● DOCUMENT EXTRACT:
--------------------------------

Our doctor was confident that the twins could be delivered without a C-Section, but there was a high likelihood that it would be required. When it was time, we were moved into the OR. There was an epidural involved and the NICU teams filled the room.
I may be off, but my memory recalls, in addition to V and myself, her OB, an assisting doctor for the OB, the anesthesiologist, another OB working an ultrasound, one or two neonatologists, two nurses assisting the doctors, another nurse for Vanessa, two respiratory techs (one for each twin), and 2-4 other nurses down from the NICU.
Except for a quick scare in the delivery room, delivery went great without needing a C-Section. The twins were great.
Over the next nearly two weeks, we had some ups and downs, but they were relatively minor. They only needed an IV for four days. Always on room air. The possibility of a feeding tube came up, but wasn’t needed in the end. Some phototherapy, but mainly “feeder/growers”.
In other words, they were an easy NICU case. Plus, we were seasoned parents, knew a NICU veteran well, knew her experience well, had a great support network here in town and throughout the world online.
It was still hard. Even with the simple nature of their case and the support, it was still hard. We lived at the hospital for two weeks, any sense of normalcy was lost, we saw babies all around us who were in similar straights. Some were easy cases too, other, sadly, weren’t, and needed much more.
We saw a lot of parents. A lot of first time parents who had kids far more sick, naturally more scared since this was all 100% new to them, seemingly without the support we had.
God, can you imagine? It was hard enough watching our two stuck with IVs with a handful of monitor leads affixed to their chest and feet. What if they need to be on a CPAP or in an incubator? What about a feeding tube? Some NICU IVs are stuck into the baby’s scalp. It gets so much worse. You’re staring at your little one with more attached to them than most of us will ever in a lifetime, possibly alone since your husband only could take a week off of work and your NICU stay is passing a month. No parents anywhere close. Maybe you’re new to the city and aren’t surrounded by most of your closest friends? You’re a first-time mom also freaking out since you’ve never had to pump before.
I couldn’t imagine being alone with that.
Thankfully, Hand to Hold fills that need.
Staffed with an army of NICU Veteran parent volunteers, they offer free support to parents of premature and NICU babies. For those who haven’t been born yet, but know the NICU is in their future. Those currently in the NICU. Those after the NICU, whether leaving the hospital was joyful or heartbreaking. The staff at the hospital was amazing, but their primary job, rightfully so, is your baby. Hand to Hold is for you.
And so, I want to help Hand to Hold in some small way. Please consider making a donation to support them.
With six-week-old kids at home, I’m in no position, mentally, physically, spiritually, or by schedule, to volunteer and we don’t have a money tree in the backyard ourselves, but hopefully some of my dear readers have a few dollars and a few minutes of prayer time to spare.
With everything, my running season changed quite a bit. I ran the Decker Half-Marathon while living at the hospital. Fully dressed out for the race in the NICU nesting room, drove from the hospital garage to the course, ran the hardest 13.1-miles I’ve ran in a very long time, then right back to shower in a small, cramped, hospital bathroom and rejoin the twins bedside.
I’ve switched from the full marathon track to the half. The 30k became a 10k (which was needed since I hadn’t ran once between the Decker half and last Sunday’s race) and the full becomes a third half-marathon for the season.
For those counting at home, that will put me at ~60.5 miles of running in events plus training, which was about 35 miles a week before they were born. If you’d like to use those figures to influence your donation, feel free.

--------------------------------

● DIRECTIONS FOR THIS TASK: From the NICU account, write out the part that opens with the words containing "I may be off, but" and closes with "twins were great.". The records have no connection to the NICU account.

[Collected data entries]
--------------------------------

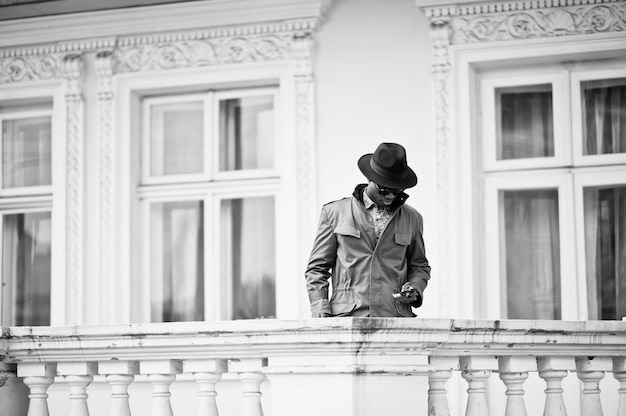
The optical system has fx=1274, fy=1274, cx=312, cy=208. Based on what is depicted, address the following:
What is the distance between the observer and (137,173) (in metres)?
9.34

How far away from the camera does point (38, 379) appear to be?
219 inches

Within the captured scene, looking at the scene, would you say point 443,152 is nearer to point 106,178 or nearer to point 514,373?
point 106,178

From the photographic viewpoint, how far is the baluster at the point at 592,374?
5.43 meters

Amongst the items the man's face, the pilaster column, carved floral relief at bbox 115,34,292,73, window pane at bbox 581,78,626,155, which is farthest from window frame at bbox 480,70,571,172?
the man's face

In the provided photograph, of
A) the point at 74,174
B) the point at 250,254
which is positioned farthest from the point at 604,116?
the point at 74,174

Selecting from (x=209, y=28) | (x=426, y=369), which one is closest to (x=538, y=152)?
(x=209, y=28)

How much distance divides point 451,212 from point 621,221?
1115 millimetres

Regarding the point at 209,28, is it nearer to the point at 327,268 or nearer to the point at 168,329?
the point at 327,268

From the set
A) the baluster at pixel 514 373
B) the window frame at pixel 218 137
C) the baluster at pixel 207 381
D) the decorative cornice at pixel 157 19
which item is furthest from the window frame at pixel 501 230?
the baluster at pixel 207 381

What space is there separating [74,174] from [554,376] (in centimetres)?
489

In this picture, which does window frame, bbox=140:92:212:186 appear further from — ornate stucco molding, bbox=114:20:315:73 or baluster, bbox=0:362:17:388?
baluster, bbox=0:362:17:388

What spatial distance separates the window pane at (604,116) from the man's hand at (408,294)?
2906 millimetres

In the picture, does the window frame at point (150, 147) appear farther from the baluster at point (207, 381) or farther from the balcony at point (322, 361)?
the baluster at point (207, 381)

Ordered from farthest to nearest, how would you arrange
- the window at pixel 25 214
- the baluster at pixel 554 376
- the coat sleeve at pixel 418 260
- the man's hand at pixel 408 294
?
the window at pixel 25 214 < the coat sleeve at pixel 418 260 < the man's hand at pixel 408 294 < the baluster at pixel 554 376
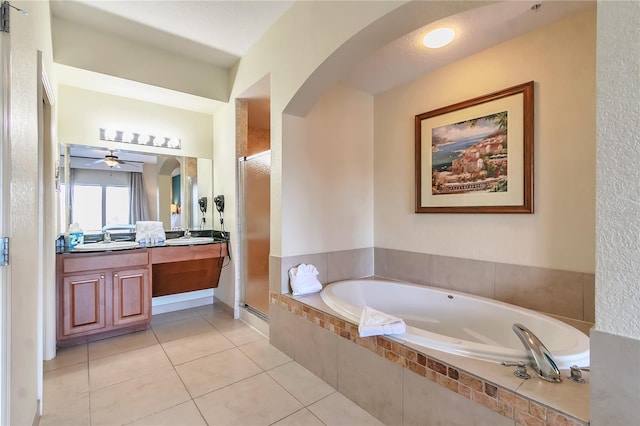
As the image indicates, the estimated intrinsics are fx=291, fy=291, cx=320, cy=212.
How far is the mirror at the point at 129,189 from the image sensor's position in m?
2.80

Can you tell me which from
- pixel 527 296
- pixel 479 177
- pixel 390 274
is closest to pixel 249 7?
pixel 479 177

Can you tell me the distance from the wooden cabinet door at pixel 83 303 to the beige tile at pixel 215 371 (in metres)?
0.94

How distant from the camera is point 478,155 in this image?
7.28 feet

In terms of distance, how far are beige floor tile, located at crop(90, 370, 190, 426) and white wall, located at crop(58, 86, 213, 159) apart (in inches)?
89.3

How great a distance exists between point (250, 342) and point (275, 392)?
30.6 inches

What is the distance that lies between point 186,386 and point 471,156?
2.60 m

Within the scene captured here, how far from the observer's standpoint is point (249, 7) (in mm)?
2225

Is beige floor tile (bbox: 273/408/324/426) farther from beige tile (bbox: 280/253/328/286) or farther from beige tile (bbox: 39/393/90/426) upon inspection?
beige tile (bbox: 39/393/90/426)

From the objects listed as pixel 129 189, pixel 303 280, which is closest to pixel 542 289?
pixel 303 280

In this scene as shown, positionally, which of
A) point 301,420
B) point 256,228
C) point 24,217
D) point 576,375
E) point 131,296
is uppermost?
point 24,217

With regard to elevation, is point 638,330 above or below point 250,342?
above

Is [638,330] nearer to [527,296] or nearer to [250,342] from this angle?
[527,296]

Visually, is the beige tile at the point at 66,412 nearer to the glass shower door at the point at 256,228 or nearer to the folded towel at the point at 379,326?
the glass shower door at the point at 256,228

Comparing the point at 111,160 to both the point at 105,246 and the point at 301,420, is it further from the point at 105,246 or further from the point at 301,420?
the point at 301,420
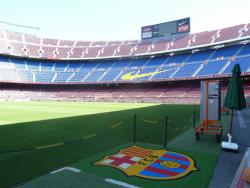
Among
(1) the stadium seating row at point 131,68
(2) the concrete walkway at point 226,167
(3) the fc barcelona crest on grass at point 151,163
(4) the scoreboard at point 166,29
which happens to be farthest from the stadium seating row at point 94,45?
(3) the fc barcelona crest on grass at point 151,163

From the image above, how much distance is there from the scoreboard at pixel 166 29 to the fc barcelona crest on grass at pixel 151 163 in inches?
2171

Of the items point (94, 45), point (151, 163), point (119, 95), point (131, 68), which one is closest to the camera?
point (151, 163)

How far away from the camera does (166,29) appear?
58.8m

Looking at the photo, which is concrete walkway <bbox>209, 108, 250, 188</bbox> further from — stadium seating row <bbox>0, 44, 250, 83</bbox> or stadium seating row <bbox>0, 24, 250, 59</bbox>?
stadium seating row <bbox>0, 24, 250, 59</bbox>

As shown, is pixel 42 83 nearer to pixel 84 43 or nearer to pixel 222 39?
pixel 84 43

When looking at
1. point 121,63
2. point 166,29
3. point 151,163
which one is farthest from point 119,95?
point 151,163

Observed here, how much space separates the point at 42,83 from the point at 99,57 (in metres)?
18.4

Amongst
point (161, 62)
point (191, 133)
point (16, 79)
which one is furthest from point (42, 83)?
point (191, 133)

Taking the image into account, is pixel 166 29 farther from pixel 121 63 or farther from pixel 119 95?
pixel 119 95

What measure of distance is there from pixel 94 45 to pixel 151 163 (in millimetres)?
67382

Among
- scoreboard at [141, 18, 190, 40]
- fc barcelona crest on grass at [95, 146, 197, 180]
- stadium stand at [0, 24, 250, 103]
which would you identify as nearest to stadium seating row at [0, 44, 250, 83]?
stadium stand at [0, 24, 250, 103]

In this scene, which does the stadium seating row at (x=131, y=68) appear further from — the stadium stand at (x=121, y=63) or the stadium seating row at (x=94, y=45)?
the stadium seating row at (x=94, y=45)

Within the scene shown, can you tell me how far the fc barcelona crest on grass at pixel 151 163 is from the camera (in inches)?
200

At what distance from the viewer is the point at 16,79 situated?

--------------------------------

● RESPONSE AREA:
I may be off, but my memory recalls, in addition to V and myself, her OB, an assisting doctor for the OB, the anesthesiologist, another OB working an ultrasound, one or two neonatologists, two nurses assisting the doctors, another nurse for Vanessa, two respiratory techs (one for each twin), and 2-4 other nurses down from the NICU.
Except for a quick scare in the delivery room, delivery went great without needing a C-Section. The twins were great.